October 14, 2005


In Sunni Area, a Pro-Constitution Buzz: Many voters in Iraq's pivotal Nineveh province now say they favor the referendum. But tension remains in the volatile region. (Louise Roug, October 14, 2005, LA Times)

In the upcoming constitutional referendum, Nineveh province has been considered the Ohio of Iraq, the swing state where the success of the founding document hangs in the balance.

But as some Sunni Arab leaders in Baghdad announced a last-minute endorsement of the constitution this week, local politicians from the Iraqi Islamic Party scrapped their "no" posters and began organizing "yes" rallies on the streets of the provincial capital.

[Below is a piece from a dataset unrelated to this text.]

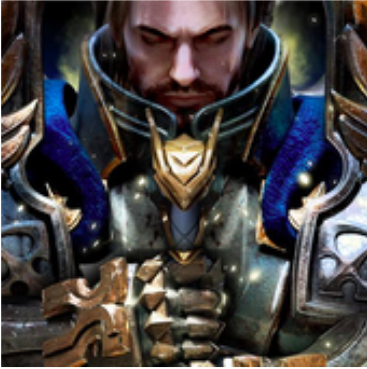 """Aion: Legions of War<span class=""""rating-result after_title mr-filter rating-result-21685"""" ><span class=""""no-rating-results-text"""">No ratings yet.</span></span>"""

Although they have yet to hold a copy of the draft constitution in their hands, many voters in Nineveh say they have been swayed by the political turnaround, making it seem increasingly unlikely that the charter will be rejected, even in this predominantly Sunni Arab province.

On All Things Considered this afternoon, Robert Siegel talked to George Packer, who's tried very hard to be part of a Decent Left, but just dislikes George Bush too much to stick to it. So they're discussing how Mr. Packer was brought around to supporting the removal of Saddam Hussein by his friend Kanan Makiya, but how they were both betrayed by either the cynicism or incompetence of the Administration and now the country looks like it will divide along sectarian lines rather than be the kind of society they hoped for. That certainly remains a possibility, though no one has yet explained why the Shi'ites will allow the Sunni to have the central portion of Iraq where they may be a minority of even that rump state.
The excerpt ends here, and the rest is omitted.